AUFGABENSTELLUNG
Führe den Textauszug über Verlusterfahrungen in der spätmodernen Kultur im Anschluss an seinen letzten Satz weiter.

TEXTAUSZUG

Diese Art von Verlust kommt in vielfältigen Facetten zum Ausdruck. Reckwitz zeigt u.a. auf, dass beispielsweise die Buchhandlungen voll mit psychologischen Ratgebern sind, die sich um das Thema Trauer und Verlust drehen. Wie er schreibt hat das Individuum in der spätmodernen Kultur offenbar eine besondere Sensibilität für negative Ereignisse in seiner Biografie entwickelt, die nach einer entsprechenden Bewältigung verlangen. Doch die Bewältigung dieser Revitalisierung von Dingen scheint immer weniger zu funktionieren.

Er bezieht auch literarische Werke mit in seine Überlegungen ein, unter anderem Judith Schalanskys Werk Verzeichnis einiger Verluste oder auch Elizabeth Bishops bekanntes Gedicht One Art, worin es unter anderem heißt: The art of losing isn’t hard to master; so many things seem filled with the intent to be lost that their loss is no disaster.”

DATENABSCHNITT
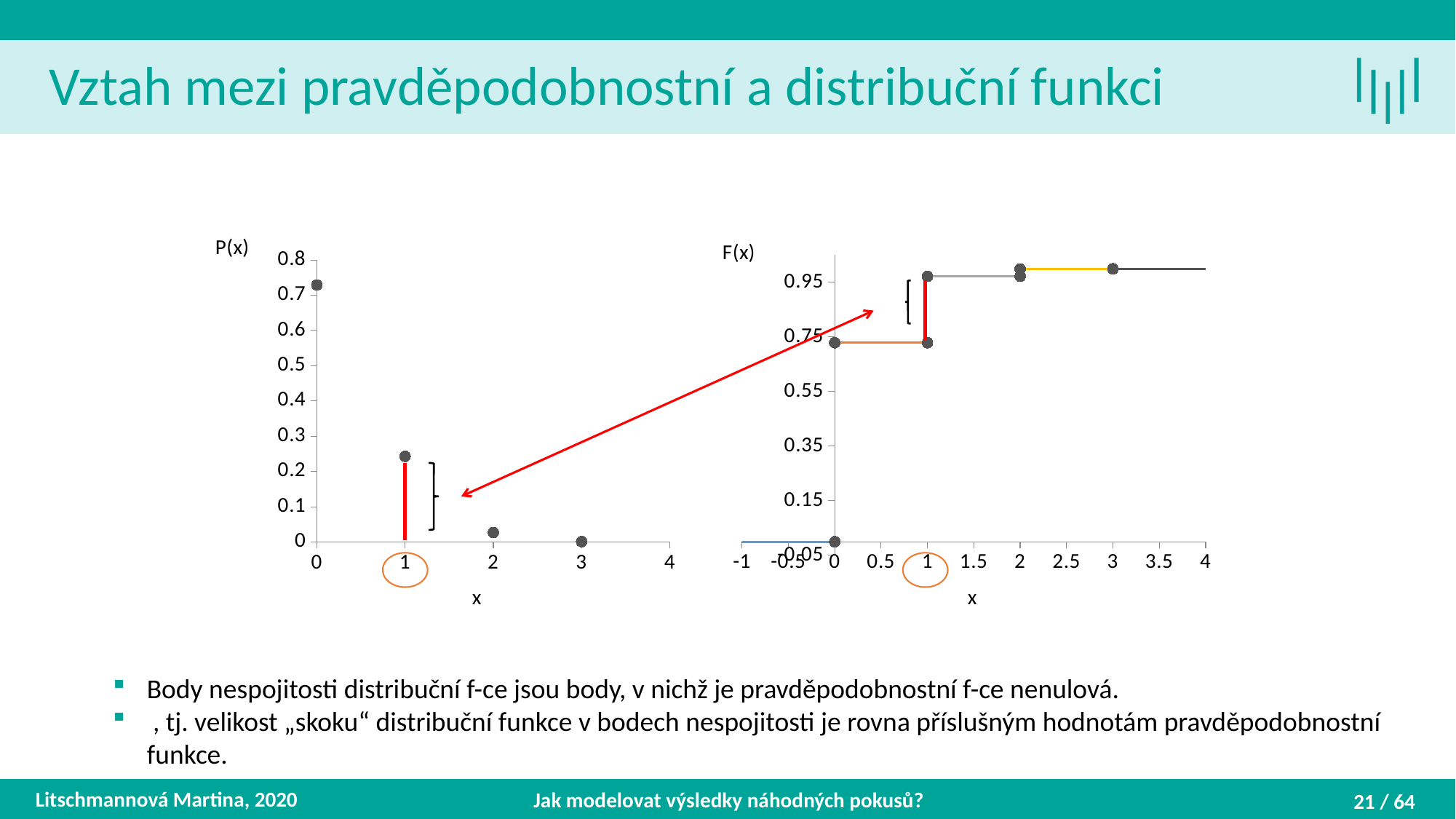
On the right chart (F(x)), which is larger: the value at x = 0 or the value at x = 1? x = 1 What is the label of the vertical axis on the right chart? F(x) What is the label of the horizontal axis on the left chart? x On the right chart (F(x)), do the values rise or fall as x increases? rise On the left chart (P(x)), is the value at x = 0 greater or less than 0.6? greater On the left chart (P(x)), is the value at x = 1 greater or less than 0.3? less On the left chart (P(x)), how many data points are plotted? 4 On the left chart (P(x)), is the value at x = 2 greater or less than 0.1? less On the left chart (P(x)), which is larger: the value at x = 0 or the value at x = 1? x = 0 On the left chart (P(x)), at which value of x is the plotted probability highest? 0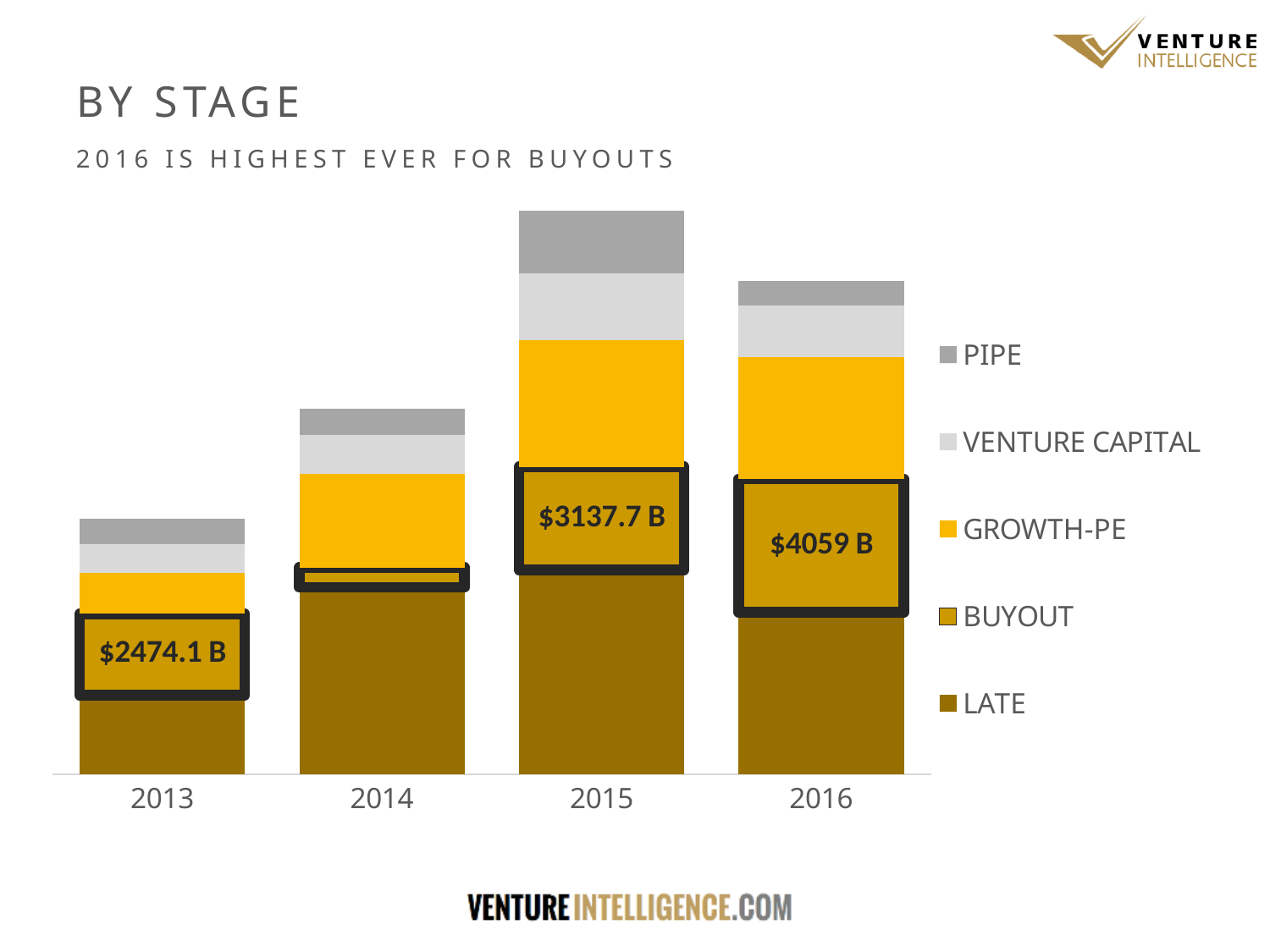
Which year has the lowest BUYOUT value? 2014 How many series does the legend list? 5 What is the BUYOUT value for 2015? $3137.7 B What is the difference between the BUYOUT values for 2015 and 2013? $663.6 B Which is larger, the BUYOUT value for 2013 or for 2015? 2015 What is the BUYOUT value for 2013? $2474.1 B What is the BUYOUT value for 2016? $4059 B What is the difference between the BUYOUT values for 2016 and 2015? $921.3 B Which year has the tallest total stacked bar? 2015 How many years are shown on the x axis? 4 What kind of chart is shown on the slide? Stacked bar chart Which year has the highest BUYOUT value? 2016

ERGEBNIS
Es scheint, dass in diesem Jahrhundert vor allen Dingen von Verlusten die Rede ist, und es immer schwerer fällt, von dialektischem Denken zu reden. So bleibt Frage virulent, ob das Rettende wirklich noch da wächst, wo die Gefahr ist. Denn dieses Rettende ist kaum noch feststellbar oder immer weniger Menschen gehen davon aus, dass überhaupt noch etwas zu retten sein wird, wenn die Entwicklung so weitergeht, wie sie sich seit langem in Form der „Zukunft als Katastrophe” im Sinne Eva Horns andeutet. Dieses nicht mehr Zurückkommene gilt es nun aber nach Reckwitz sich genauer anzusehen.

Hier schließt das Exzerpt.